Hallucination: When a model confidently states false, invented, or unsubstantiated information as fact; can also be referred to “confabulation”.

Common misuse: Downplayed as rare errors instead of core output failures.

Heuristics: Practical rules-of-thumb or shortcuts the model uses for efficiency instead of perfect 1:1 computation.

Human-in-the-Loop (HITL): Processes and systems where humans review, guide, override, and correct AI actions and decisions.

Common misuse: Often claimed when a human approves outputs without real authority or oversight over processes.

Human Override/Kill Switch: Mechanisms that allows humans to interrupt, modify, or halt system behavior regardless of model operations.
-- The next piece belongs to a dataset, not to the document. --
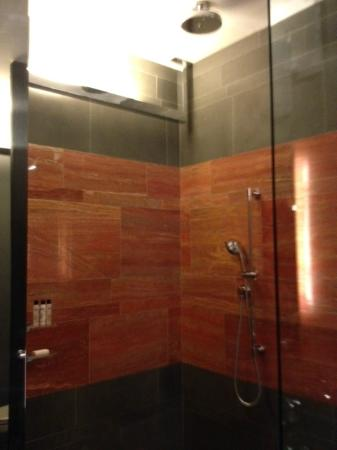 Andaz 5th Avenue: Amazing bathroom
Inference: The phase when a trained model generates new outputs from inputs; this is where most users interact directly with the model.

Inference Cost: The compute, time, and financial cost of generating outputs, often measured per token; sometimes called token cost.

Inference-time Behavior: How the model behaves during response generation, influenced by prompting, temperature, scaffolding, and other internal constraints; this behavior is in opposition to how the model behaves pre-training or during training.

Jailbreaking: Techniques used to bypass an AI system’s safety restrictions and make it produce restricted content.

Common misuse: Portrayed as clever exploration instead of deliberate policy circumvention; also used as demonstrations of inherent model misalignment rather than a human directed threat vector.

Latent Space: The high-dimensional mathematical space occupied by meaning and relationships of the model’s data; where the model performs its internal computations.

Layers: Stacked processing stages in a neural network where features are progressively learned and transformed.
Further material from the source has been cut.